▶ _Assignment_:
Nothing below is to be printed except the lines between the line holding "scientific name: Aves" and the line holding "scientific name: Mammalia", inclusive, each exactly as it appears.

::: Stored data

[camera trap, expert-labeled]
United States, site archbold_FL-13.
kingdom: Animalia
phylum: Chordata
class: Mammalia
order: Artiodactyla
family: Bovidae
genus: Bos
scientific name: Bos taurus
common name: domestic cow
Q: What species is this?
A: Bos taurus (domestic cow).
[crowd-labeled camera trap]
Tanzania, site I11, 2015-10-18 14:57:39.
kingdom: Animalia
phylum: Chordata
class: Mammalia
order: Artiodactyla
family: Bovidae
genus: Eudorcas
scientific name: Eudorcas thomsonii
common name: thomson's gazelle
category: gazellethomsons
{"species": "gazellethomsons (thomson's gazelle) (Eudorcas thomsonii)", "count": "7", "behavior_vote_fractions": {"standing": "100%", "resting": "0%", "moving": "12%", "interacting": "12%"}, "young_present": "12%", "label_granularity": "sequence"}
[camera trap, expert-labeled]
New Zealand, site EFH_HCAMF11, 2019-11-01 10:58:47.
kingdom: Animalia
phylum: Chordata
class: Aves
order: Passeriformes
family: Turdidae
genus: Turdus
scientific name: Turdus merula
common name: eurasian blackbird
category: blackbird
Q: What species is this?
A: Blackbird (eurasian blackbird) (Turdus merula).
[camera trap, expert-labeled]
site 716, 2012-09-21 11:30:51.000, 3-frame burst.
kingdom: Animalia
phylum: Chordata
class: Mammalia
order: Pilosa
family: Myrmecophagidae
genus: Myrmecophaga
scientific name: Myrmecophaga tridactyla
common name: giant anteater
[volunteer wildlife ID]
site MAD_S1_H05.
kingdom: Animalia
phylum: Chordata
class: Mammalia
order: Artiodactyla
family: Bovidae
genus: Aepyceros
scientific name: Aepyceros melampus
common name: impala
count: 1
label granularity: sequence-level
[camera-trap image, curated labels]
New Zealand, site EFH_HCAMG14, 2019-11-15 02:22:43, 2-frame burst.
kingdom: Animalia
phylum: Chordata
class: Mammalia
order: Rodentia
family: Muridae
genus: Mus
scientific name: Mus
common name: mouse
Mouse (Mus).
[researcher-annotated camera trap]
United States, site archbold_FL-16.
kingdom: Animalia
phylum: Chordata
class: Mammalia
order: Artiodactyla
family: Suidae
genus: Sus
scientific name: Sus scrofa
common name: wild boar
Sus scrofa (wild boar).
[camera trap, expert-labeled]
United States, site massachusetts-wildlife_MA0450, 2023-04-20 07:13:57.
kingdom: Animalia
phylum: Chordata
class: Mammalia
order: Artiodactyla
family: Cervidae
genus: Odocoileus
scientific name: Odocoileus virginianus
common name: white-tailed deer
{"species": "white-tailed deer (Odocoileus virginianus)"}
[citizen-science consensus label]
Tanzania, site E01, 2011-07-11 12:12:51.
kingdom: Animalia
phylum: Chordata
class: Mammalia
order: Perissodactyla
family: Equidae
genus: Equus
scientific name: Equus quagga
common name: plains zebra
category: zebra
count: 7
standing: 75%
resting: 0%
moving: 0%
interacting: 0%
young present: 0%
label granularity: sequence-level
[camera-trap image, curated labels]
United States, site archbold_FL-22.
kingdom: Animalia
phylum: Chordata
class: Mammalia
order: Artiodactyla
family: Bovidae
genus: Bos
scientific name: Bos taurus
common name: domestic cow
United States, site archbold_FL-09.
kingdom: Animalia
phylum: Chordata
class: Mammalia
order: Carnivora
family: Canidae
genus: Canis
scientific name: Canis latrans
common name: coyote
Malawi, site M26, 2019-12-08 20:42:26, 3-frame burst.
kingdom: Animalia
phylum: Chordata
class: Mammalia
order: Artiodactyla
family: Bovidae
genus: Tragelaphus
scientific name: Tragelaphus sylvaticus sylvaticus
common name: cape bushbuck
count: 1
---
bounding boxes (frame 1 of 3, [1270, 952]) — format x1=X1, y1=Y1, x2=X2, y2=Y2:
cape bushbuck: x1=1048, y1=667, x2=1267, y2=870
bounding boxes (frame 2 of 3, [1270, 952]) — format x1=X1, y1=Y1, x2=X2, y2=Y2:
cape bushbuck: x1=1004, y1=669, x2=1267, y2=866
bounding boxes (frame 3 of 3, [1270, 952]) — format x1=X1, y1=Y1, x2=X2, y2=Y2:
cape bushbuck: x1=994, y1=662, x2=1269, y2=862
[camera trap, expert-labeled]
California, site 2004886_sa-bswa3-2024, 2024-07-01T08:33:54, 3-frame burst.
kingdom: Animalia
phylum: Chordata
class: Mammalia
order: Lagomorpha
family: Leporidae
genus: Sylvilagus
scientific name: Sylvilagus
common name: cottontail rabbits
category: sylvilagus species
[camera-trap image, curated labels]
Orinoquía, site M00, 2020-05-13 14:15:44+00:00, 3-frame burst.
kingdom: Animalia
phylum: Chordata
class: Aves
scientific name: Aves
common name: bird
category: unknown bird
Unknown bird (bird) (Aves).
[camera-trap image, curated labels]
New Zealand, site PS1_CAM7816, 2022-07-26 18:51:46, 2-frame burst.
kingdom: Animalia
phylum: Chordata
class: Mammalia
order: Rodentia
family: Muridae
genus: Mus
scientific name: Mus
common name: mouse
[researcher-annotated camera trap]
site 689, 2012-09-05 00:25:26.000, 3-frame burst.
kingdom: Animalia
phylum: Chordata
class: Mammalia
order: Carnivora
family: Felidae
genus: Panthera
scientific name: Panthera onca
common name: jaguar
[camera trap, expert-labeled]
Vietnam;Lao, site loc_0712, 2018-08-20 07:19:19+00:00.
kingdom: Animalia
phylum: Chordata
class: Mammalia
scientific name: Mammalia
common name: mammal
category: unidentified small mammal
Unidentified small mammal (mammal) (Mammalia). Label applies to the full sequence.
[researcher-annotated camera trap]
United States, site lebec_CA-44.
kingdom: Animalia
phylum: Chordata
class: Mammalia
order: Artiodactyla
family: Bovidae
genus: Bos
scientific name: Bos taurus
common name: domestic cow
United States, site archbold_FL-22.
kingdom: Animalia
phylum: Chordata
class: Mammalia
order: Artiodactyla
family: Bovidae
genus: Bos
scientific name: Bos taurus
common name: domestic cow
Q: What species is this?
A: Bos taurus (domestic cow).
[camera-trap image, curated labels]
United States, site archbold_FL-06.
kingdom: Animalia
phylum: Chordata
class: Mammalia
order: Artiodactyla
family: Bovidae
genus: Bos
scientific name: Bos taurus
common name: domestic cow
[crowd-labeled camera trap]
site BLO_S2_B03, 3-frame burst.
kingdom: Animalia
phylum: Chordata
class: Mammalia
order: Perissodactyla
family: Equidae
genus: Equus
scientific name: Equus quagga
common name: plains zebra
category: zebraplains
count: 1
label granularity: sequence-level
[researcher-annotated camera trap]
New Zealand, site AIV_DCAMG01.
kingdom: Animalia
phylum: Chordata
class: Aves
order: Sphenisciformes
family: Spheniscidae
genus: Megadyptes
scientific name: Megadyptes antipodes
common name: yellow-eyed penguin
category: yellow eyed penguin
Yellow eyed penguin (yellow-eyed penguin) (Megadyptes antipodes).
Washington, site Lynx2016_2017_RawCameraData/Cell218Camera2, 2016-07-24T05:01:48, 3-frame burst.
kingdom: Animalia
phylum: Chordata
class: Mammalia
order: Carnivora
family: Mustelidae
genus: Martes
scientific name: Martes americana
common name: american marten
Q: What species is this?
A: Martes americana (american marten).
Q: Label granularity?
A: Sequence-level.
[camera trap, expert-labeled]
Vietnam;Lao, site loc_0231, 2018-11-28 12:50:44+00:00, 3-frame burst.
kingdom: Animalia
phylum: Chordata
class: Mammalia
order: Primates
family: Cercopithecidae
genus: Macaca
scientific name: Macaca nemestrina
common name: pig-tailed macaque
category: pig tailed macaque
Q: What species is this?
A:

::::::

▶ _The answer_:
scientific name: Aves
common name: bird
category: unknown bird
Unknown bird (bird) (Aves).
[camera-trap image, curated labels]
New Zealand, site PS1_CAM7816, 2022-07-26 18:51:46, 2-frame burst.
kingdom: Animalia
phylum: Chordata
class: Mammalia
order: Rodentia
family: Muridae
genus: Mus
scientific name: Mus
common name: mouse
[researcher-annotated camera trap]
site 689, 2012-09-05 00:25:26.000, 3-frame burst.
kingdom: Animalia
phylum: Chordata
class: Mammalia
order: Carnivora
family: Felidae
genus: Panthera
scientific name: Panthera onca
common name: jaguar
[camera trap, expert-labeled]
Vietnam;Lao, site loc_0712, 2018-08-20 07:19:19+00:00.
kingdom: Animalia
phylum: Chordata
class: Mammalia
scientific name: Mammalia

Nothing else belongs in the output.